▶ **Consigne**
Recopiez fidèlement le passage du texte sur Asia Argento compris entre « Sa vie tout » et « fusionnelle et chaotique. », ces deux segments inclus.

▶ **Document**
======
Quelques mots rapides sur la fameuse Asia.
Trentenaire en 2005, la fille unique du cinéaste
italien Dario Argento spécialisé dans les films
d’horreur - ah l’atavisme ! – a démarré sa
carrière au cinéma comme actrice avant de passer derrière
la caméra en 2000 pour Scarlet Diva,
autoportrait d’une star foldingue. Chouchou de la
presse branchée, possédant un réseau de relations à
faire pâlir nombre de V.I.P. , elle livre un second
opus totalement barré et trash dans lequel elle s’est
beaucoup investi. Elle confesse « s’être
mise dans la peau du personnage six mois avant le début
du tournage » et qu’en définitive, c’est
le personnage qui a régenté l’ambiance du filmage.
Un
auteur de deux livres cultes et autobiographiques, adulés
par tout ce que compte la contre-culture américaine,
est à l’origine du film. Il s’agit de l’androgyne
et menu J.T. Leroy qui publie respectivement en
1999 Sarah et deux ans plus tard The Heart is
Deceitful above all Things – Le livre de Jérémie,
en français. Les droits du premier récit sont achetés
par Gus Van Sant mais le projet avortera. Grande
copine du metteur en scène de Elephant, Asia
Argento craque à son tour pour l’auteur et son
second livre dont elle accepte sur son insistance d’en
assurer l’adaptation pour le grand écran.
Alors,
qu’est ce que ce jeune auteur de vingt-cinq ans a de
si extraordinaire pour susciter autant de remue-ménage ?
Sa vie tout simplement, ou plus exactement son
adolescence ravagée, partagée entre sa mère et des
foyers d’adoption. Malgré la déchéance de cette
dernière – c’est elle Sarah – la conduisant à la
défonce et la prostitution, le jeune garçon n’a de
cesse de toujours souhaiter repartir avec elle, quitte
à vivre les mêmes galères, dans une relation
fusionnelle et chaotique.
Tout ceci posé, que penser maintenant du film ?
Dans un premier temps, pas grand chose de bien en fait.
======
▶ **Ensemble d'entrées**
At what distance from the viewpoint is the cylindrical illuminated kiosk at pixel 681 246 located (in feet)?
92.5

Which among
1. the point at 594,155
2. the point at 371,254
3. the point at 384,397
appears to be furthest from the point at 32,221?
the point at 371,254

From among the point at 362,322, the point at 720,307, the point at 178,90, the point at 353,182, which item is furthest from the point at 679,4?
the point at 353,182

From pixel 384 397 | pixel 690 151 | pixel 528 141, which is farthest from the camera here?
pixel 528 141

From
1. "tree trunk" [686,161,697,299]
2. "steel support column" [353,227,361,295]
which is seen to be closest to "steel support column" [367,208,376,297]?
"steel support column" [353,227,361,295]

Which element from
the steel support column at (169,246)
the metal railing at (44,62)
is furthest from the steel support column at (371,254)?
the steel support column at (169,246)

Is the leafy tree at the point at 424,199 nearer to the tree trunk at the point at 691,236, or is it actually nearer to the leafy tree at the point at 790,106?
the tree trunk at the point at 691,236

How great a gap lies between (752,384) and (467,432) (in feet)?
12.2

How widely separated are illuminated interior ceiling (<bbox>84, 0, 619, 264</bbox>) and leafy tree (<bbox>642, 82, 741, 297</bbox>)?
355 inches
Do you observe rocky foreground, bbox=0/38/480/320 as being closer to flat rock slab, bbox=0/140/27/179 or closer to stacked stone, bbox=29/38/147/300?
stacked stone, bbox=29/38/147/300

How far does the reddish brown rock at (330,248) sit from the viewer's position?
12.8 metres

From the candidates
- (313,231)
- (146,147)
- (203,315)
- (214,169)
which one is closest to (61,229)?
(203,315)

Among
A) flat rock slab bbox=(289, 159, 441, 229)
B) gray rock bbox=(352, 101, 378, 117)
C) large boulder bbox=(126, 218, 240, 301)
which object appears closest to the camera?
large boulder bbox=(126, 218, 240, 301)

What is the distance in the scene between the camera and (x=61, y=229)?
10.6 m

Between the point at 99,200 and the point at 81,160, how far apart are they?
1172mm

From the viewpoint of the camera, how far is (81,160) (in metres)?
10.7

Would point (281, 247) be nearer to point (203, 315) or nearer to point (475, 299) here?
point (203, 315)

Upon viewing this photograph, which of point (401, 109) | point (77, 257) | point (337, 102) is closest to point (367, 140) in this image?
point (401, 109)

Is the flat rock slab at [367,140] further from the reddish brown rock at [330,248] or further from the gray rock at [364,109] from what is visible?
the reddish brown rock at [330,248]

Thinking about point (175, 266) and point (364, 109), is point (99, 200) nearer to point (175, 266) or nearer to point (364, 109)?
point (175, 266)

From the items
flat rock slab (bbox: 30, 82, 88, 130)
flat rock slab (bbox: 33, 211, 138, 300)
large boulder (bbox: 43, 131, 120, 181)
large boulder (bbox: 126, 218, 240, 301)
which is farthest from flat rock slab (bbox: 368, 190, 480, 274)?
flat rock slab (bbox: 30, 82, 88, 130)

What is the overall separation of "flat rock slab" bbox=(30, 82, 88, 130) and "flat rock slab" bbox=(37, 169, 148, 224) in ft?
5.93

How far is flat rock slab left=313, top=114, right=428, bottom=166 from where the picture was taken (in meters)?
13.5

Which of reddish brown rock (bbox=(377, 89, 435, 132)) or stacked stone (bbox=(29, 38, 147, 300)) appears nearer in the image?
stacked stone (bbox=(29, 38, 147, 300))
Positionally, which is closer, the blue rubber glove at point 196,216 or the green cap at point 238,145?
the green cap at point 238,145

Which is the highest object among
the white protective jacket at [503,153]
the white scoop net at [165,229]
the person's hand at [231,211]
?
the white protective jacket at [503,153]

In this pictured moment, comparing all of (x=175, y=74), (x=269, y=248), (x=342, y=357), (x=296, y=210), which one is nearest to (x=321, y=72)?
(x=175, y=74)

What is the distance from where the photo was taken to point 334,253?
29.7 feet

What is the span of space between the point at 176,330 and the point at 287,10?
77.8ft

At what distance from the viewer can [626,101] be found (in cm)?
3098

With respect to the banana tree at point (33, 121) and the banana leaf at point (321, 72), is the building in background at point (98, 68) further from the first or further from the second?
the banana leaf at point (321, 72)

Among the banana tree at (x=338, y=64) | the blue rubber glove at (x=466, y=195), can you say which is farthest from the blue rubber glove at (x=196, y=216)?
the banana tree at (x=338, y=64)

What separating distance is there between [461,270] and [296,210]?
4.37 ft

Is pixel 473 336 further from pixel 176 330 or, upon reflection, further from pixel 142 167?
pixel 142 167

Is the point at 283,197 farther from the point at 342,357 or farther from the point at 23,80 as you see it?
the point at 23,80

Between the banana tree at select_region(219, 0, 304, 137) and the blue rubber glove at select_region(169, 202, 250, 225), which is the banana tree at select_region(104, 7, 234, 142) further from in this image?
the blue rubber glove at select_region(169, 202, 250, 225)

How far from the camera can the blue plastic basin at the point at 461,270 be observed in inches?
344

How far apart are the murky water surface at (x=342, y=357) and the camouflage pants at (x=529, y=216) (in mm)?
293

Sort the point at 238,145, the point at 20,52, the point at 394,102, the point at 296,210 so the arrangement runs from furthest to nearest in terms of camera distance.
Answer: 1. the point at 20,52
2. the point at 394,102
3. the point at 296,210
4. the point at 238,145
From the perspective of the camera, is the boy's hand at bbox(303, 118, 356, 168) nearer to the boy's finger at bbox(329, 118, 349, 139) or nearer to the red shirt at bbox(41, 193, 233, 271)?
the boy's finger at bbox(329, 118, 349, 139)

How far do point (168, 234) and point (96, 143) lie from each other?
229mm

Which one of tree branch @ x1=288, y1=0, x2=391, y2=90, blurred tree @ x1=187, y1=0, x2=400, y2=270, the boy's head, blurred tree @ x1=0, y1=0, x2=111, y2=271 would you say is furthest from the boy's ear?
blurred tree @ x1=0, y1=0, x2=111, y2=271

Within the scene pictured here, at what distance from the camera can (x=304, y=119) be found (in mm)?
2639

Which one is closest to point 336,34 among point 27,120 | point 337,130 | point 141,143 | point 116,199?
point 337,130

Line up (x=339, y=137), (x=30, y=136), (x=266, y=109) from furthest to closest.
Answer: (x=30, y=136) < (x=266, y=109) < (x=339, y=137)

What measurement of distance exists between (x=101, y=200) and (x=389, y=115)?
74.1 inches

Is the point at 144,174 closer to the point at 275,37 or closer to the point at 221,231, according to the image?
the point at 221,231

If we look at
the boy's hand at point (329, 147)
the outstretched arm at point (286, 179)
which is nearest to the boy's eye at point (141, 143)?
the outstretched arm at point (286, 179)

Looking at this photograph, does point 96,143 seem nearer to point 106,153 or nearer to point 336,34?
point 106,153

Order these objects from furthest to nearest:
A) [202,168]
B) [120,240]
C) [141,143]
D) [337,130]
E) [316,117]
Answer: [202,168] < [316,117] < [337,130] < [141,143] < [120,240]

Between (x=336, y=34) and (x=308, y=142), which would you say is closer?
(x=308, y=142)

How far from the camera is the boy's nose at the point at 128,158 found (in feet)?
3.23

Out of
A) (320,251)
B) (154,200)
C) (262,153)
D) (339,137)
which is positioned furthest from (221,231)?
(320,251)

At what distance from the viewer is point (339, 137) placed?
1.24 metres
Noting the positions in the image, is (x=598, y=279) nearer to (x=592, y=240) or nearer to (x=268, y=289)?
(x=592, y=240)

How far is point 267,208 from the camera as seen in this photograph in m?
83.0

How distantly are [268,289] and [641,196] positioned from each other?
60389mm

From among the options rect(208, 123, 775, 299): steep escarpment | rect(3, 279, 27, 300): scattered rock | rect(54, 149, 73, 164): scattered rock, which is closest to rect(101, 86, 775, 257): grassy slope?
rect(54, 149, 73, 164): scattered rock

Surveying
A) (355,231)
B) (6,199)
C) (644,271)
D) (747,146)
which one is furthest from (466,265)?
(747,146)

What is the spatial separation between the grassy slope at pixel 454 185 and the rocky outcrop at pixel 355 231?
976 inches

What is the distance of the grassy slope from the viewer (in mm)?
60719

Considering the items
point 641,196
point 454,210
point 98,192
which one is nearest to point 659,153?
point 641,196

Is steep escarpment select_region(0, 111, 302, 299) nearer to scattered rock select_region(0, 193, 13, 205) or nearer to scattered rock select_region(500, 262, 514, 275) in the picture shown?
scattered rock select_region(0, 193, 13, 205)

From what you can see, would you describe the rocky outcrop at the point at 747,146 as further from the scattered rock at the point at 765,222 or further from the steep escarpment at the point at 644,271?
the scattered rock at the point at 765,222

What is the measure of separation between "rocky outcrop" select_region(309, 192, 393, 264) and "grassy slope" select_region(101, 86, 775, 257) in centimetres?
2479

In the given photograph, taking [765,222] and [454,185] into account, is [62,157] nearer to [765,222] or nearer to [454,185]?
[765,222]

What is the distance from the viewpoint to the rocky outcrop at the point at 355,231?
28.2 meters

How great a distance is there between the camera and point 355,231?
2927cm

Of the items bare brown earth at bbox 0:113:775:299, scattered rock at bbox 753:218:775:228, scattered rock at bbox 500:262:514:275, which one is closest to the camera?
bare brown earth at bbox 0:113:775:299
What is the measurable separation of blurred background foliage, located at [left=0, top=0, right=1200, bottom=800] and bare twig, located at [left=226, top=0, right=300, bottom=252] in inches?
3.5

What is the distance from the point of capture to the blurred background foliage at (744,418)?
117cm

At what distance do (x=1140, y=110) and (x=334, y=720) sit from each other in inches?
======
▶ **Corrigé**
Sa vie tout simplement, ou plus exactement son
adolescence ravagée, partagée entre sa mère et des
foyers d’adoption. Malgré la déchéance de cette
dernière – c’est elle Sarah – la conduisant à la
défonce et la prostitution, le jeune garçon n’a de
cesse de toujours souhaiter repartir avec elle, quitte
à vivre les mêmes galères, dans une relation
fusionnelle et chaotique.